Title: Web document summarisation using pointwise mutual information (PMI) from web resources
Authors: Atul Kumar Srivastava; Dhiraj Pandey; Alok Aggarwal; Sunil Gupta
Addresses: APJ Abdul Kalam Technical University, Uttar Pradesh, Lucknow, 226031, India ' JSS Academy of Technical Education Noida, Noida, 201301, India ' University of Petroleum and Energy Studies, Dehradun, 248007, India ' University of Petroleum and Energy Studies, Dehradun, 248007, India
Abstract: Nowadays, large amount of data is generated over the internet. It is impossible for the humans to summarise such large chunks of bytes. Therefore, to deal with such challenges, automatic text summarisation systems are deployed. Text Summarisation is the field of data mining that highlights the relevance of important text in a document. In this paper, we proposed a web-based text summarisation approach that generates good quality summary based on total pointwise mutual information (TPMI) scores of the sentences. A sample document from DUC dataset is used which is pre-processed for tokenisation, stop words removal and stemming operations. Based on the extracted words, the TPMI is estimated by calculating the pointwise mutual information (PMI) of the occurrences of words on web search engine. To provide evidence for the robustness of our proposed system, proposed approach is compared with the well-known text summarisation techniques based on sentence length and mean score. The results show that our method outperforms the other techniques by exhibiting best results for closest mean score and generating good quality summary on sentences of different length.
Keywords: document summarisation; text summarisation; PMI; point-wise mutual information.
DOI: 10.1504/IJSSE.2022.127991
International Journal of System of Systems Engineering, 2022 Vol.12 No.4, pp.329 - 353
Received: 18 Aug 2021
Accepted: 25 Oct 2021
Published online: 03 Jan 2023 *

Exercise —
Can you reproduce the article listing on web document summarization above word for word, from its title line through the publication date?

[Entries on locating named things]
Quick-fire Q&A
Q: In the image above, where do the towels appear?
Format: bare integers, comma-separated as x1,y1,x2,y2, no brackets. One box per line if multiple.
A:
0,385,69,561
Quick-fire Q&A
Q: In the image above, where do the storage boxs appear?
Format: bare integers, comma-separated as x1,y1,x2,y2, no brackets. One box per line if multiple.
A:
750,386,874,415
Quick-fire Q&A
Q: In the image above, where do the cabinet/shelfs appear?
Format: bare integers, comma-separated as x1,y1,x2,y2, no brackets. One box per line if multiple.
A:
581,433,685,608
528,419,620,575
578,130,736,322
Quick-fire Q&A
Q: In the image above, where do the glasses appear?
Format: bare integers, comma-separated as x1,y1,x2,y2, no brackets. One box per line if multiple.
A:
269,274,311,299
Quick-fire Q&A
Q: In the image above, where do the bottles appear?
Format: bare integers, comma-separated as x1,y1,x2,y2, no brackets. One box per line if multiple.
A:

Exercise output —
Title: Web document summarisation using pointwise mutual information (PMI) from web resources
Authors: Atul Kumar Srivastava; Dhiraj Pandey; Alok Aggarwal; Sunil Gupta
Addresses: APJ Abdul Kalam Technical University, Uttar Pradesh, Lucknow, 226031, India ' JSS Academy of Technical Education Noida, Noida, 201301, India ' University of Petroleum and Energy Studies, Dehradun, 248007, India ' University of Petroleum and Energy Studies, Dehradun, 248007, India
Abstract: Nowadays, large amount of data is generated over the internet. It is impossible for the humans to summarise such large chunks of bytes. Therefore, to deal with such challenges, automatic text summarisation systems are deployed. Text Summarisation is the field of data mining that highlights the relevance of important text in a document. In this paper, we proposed a web-based text summarisation approach that generates good quality summary based on total pointwise mutual information (TPMI) scores of the sentences. A sample document from DUC dataset is used which is pre-processed for tokenisation, stop words removal and stemming operations. Based on the extracted words, the TPMI is estimated by calculating the pointwise mutual information (PMI) of the occurrences of words on web search engine. To provide evidence for the robustness of our proposed system, proposed approach is compared with the well-known text summarisation techniques based on sentence length and mean score. The results show that our method outperforms the other techniques by exhibiting best results for closest mean score and generating good quality summary on sentences of different length.
Keywords: document summarisation; text summarisation; PMI; point-wise mutual information.
DOI: 10.1504/IJSSE.2022.127991
International Journal of System of Systems Engineering, 2022 Vol.12 No.4, pp.329 - 353
Received: 18 Aug 2021
Accepted: 25 Oct 2021
Published online: 03 Jan 2023 *